As sport is both a mirror of human aggression and a highly controlled, “playful” acting-out of that aggression, so the public athlete is a play-figure, at his most conscious and controlled an actor in a theatrical event.
Clay/Ali brought to the deadly-serious sport of boxing an unexpected ecstatic joy that had nothing to do with, and may in fact have been contrary to, his political/religious mission.
His temperament seems to have been fundamentally childlike; playing the trickster came naturally to him, “My corn, the gimmicks, the acting I do — it’ll take a whole lot for another fighter to ever be as popular as Muhammad Ali,” he remarked in an interview in 1975.

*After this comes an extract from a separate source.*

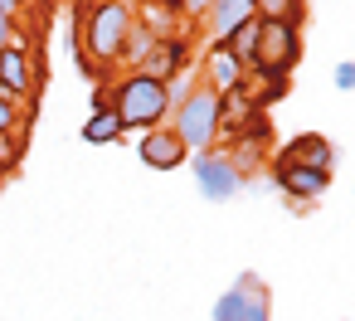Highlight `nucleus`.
<instances>
[{"label":"nucleus","instance_id":"nucleus-18","mask_svg":"<svg viewBox=\"0 0 355 321\" xmlns=\"http://www.w3.org/2000/svg\"><path fill=\"white\" fill-rule=\"evenodd\" d=\"M15 166H20V137L0 132V171H15Z\"/></svg>","mask_w":355,"mask_h":321},{"label":"nucleus","instance_id":"nucleus-3","mask_svg":"<svg viewBox=\"0 0 355 321\" xmlns=\"http://www.w3.org/2000/svg\"><path fill=\"white\" fill-rule=\"evenodd\" d=\"M219 107H224V98L214 93V88H190L180 103H175V137L190 146V151H209L214 146V137H219Z\"/></svg>","mask_w":355,"mask_h":321},{"label":"nucleus","instance_id":"nucleus-15","mask_svg":"<svg viewBox=\"0 0 355 321\" xmlns=\"http://www.w3.org/2000/svg\"><path fill=\"white\" fill-rule=\"evenodd\" d=\"M253 15L258 20H277V25H302L306 6L302 0H253Z\"/></svg>","mask_w":355,"mask_h":321},{"label":"nucleus","instance_id":"nucleus-12","mask_svg":"<svg viewBox=\"0 0 355 321\" xmlns=\"http://www.w3.org/2000/svg\"><path fill=\"white\" fill-rule=\"evenodd\" d=\"M185 59H190V44H185V40H156L151 54L141 59V69L156 73V78H175V69H180Z\"/></svg>","mask_w":355,"mask_h":321},{"label":"nucleus","instance_id":"nucleus-1","mask_svg":"<svg viewBox=\"0 0 355 321\" xmlns=\"http://www.w3.org/2000/svg\"><path fill=\"white\" fill-rule=\"evenodd\" d=\"M112 112L122 117V132H151V127H161L166 112H171V88H166V78H156V73H146V69L127 73V78L117 83V93H112Z\"/></svg>","mask_w":355,"mask_h":321},{"label":"nucleus","instance_id":"nucleus-14","mask_svg":"<svg viewBox=\"0 0 355 321\" xmlns=\"http://www.w3.org/2000/svg\"><path fill=\"white\" fill-rule=\"evenodd\" d=\"M83 141H93V146H112V141H122V117H117L112 107L93 112V117L83 122Z\"/></svg>","mask_w":355,"mask_h":321},{"label":"nucleus","instance_id":"nucleus-19","mask_svg":"<svg viewBox=\"0 0 355 321\" xmlns=\"http://www.w3.org/2000/svg\"><path fill=\"white\" fill-rule=\"evenodd\" d=\"M282 98H287V78H268V88L253 98V107H263V112H268V107H272V103H282Z\"/></svg>","mask_w":355,"mask_h":321},{"label":"nucleus","instance_id":"nucleus-9","mask_svg":"<svg viewBox=\"0 0 355 321\" xmlns=\"http://www.w3.org/2000/svg\"><path fill=\"white\" fill-rule=\"evenodd\" d=\"M272 180L287 200H316V195H326L331 171H321V166H277L272 161Z\"/></svg>","mask_w":355,"mask_h":321},{"label":"nucleus","instance_id":"nucleus-20","mask_svg":"<svg viewBox=\"0 0 355 321\" xmlns=\"http://www.w3.org/2000/svg\"><path fill=\"white\" fill-rule=\"evenodd\" d=\"M15 122H20L15 98H6V93H0V132H15Z\"/></svg>","mask_w":355,"mask_h":321},{"label":"nucleus","instance_id":"nucleus-22","mask_svg":"<svg viewBox=\"0 0 355 321\" xmlns=\"http://www.w3.org/2000/svg\"><path fill=\"white\" fill-rule=\"evenodd\" d=\"M214 0H180V15H209Z\"/></svg>","mask_w":355,"mask_h":321},{"label":"nucleus","instance_id":"nucleus-6","mask_svg":"<svg viewBox=\"0 0 355 321\" xmlns=\"http://www.w3.org/2000/svg\"><path fill=\"white\" fill-rule=\"evenodd\" d=\"M190 171H195V185H200L205 200H234L243 190V171L219 151H195Z\"/></svg>","mask_w":355,"mask_h":321},{"label":"nucleus","instance_id":"nucleus-13","mask_svg":"<svg viewBox=\"0 0 355 321\" xmlns=\"http://www.w3.org/2000/svg\"><path fill=\"white\" fill-rule=\"evenodd\" d=\"M253 20V0H214L209 6V30H214V40H229L239 25H248Z\"/></svg>","mask_w":355,"mask_h":321},{"label":"nucleus","instance_id":"nucleus-8","mask_svg":"<svg viewBox=\"0 0 355 321\" xmlns=\"http://www.w3.org/2000/svg\"><path fill=\"white\" fill-rule=\"evenodd\" d=\"M243 78H248V69L224 44H209V54H205V88H214L219 98H234V93H243Z\"/></svg>","mask_w":355,"mask_h":321},{"label":"nucleus","instance_id":"nucleus-17","mask_svg":"<svg viewBox=\"0 0 355 321\" xmlns=\"http://www.w3.org/2000/svg\"><path fill=\"white\" fill-rule=\"evenodd\" d=\"M151 44H156V40H151V30H137V25H132V30H127V44H122V54H117V59L141 64V59L151 54Z\"/></svg>","mask_w":355,"mask_h":321},{"label":"nucleus","instance_id":"nucleus-2","mask_svg":"<svg viewBox=\"0 0 355 321\" xmlns=\"http://www.w3.org/2000/svg\"><path fill=\"white\" fill-rule=\"evenodd\" d=\"M302 59V35L297 25H277V20H258V44L248 59V73L258 78H287Z\"/></svg>","mask_w":355,"mask_h":321},{"label":"nucleus","instance_id":"nucleus-5","mask_svg":"<svg viewBox=\"0 0 355 321\" xmlns=\"http://www.w3.org/2000/svg\"><path fill=\"white\" fill-rule=\"evenodd\" d=\"M214 321H272V302H268V287L243 272L219 302H214Z\"/></svg>","mask_w":355,"mask_h":321},{"label":"nucleus","instance_id":"nucleus-21","mask_svg":"<svg viewBox=\"0 0 355 321\" xmlns=\"http://www.w3.org/2000/svg\"><path fill=\"white\" fill-rule=\"evenodd\" d=\"M336 88H340V93H355V59L336 64Z\"/></svg>","mask_w":355,"mask_h":321},{"label":"nucleus","instance_id":"nucleus-16","mask_svg":"<svg viewBox=\"0 0 355 321\" xmlns=\"http://www.w3.org/2000/svg\"><path fill=\"white\" fill-rule=\"evenodd\" d=\"M219 44H224V49H229V54H234V59L248 69V59H253V44H258V15H253L248 25H239V30H234L229 40H219Z\"/></svg>","mask_w":355,"mask_h":321},{"label":"nucleus","instance_id":"nucleus-4","mask_svg":"<svg viewBox=\"0 0 355 321\" xmlns=\"http://www.w3.org/2000/svg\"><path fill=\"white\" fill-rule=\"evenodd\" d=\"M127 30H132V10L122 6V0H103V6H93V15L83 20V49L88 59L98 64H112L127 44Z\"/></svg>","mask_w":355,"mask_h":321},{"label":"nucleus","instance_id":"nucleus-23","mask_svg":"<svg viewBox=\"0 0 355 321\" xmlns=\"http://www.w3.org/2000/svg\"><path fill=\"white\" fill-rule=\"evenodd\" d=\"M10 40H15V15L0 10V44H10Z\"/></svg>","mask_w":355,"mask_h":321},{"label":"nucleus","instance_id":"nucleus-10","mask_svg":"<svg viewBox=\"0 0 355 321\" xmlns=\"http://www.w3.org/2000/svg\"><path fill=\"white\" fill-rule=\"evenodd\" d=\"M331 161H336V146L321 132H302L277 151V166H321V171H331Z\"/></svg>","mask_w":355,"mask_h":321},{"label":"nucleus","instance_id":"nucleus-7","mask_svg":"<svg viewBox=\"0 0 355 321\" xmlns=\"http://www.w3.org/2000/svg\"><path fill=\"white\" fill-rule=\"evenodd\" d=\"M185 156H190V146H185L171 127H151V132H141V141H137V161L151 166V171H175V166H185Z\"/></svg>","mask_w":355,"mask_h":321},{"label":"nucleus","instance_id":"nucleus-24","mask_svg":"<svg viewBox=\"0 0 355 321\" xmlns=\"http://www.w3.org/2000/svg\"><path fill=\"white\" fill-rule=\"evenodd\" d=\"M20 6H25V0H0V10H6V15H20Z\"/></svg>","mask_w":355,"mask_h":321},{"label":"nucleus","instance_id":"nucleus-11","mask_svg":"<svg viewBox=\"0 0 355 321\" xmlns=\"http://www.w3.org/2000/svg\"><path fill=\"white\" fill-rule=\"evenodd\" d=\"M0 93H6V98L30 93V54H25L20 35H15L6 49H0Z\"/></svg>","mask_w":355,"mask_h":321}]
</instances>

“The acting begins when I’m working. Before a fight, I’ll try to have something funny to say every day and I’ll talk ten miles a minute . . . I started fighting in 1954, when I was just twelve, so it’s been a long time for me now. But there’s always a new fight to look forward to, a new publicity stunt, a new reason to fight.”
Ali in Action narrator Bert Sugar — called “The Greatest Boxing Writer of the 20th Century” by the International Veterans Boxing Association — is certainly the man you want to hear talking about Ali.
Sugar purchased Boxing Illustrated magazine in 1969 and was its editor until 1973. From 1979 to 1983, Sugar was editor and publisher of another boxing publication, The Ring. In 1988 he once again began editing Boxing Illustrated.
The cigar-chomping Sugar authored over eighty books in his lifetime, focusing on his two favorite sports, baseball and boxing, the latter topic including titles like Great Fights, Bert Sugar on Boxing, 100 Years of Boxing, Sting like a Bee (with José Torres), The Ageless Warrior and Boxing’s Greatest Fighters.
He appeared in several films playing himself, including Night and the City, The Great White Hype and Rocky Balboa.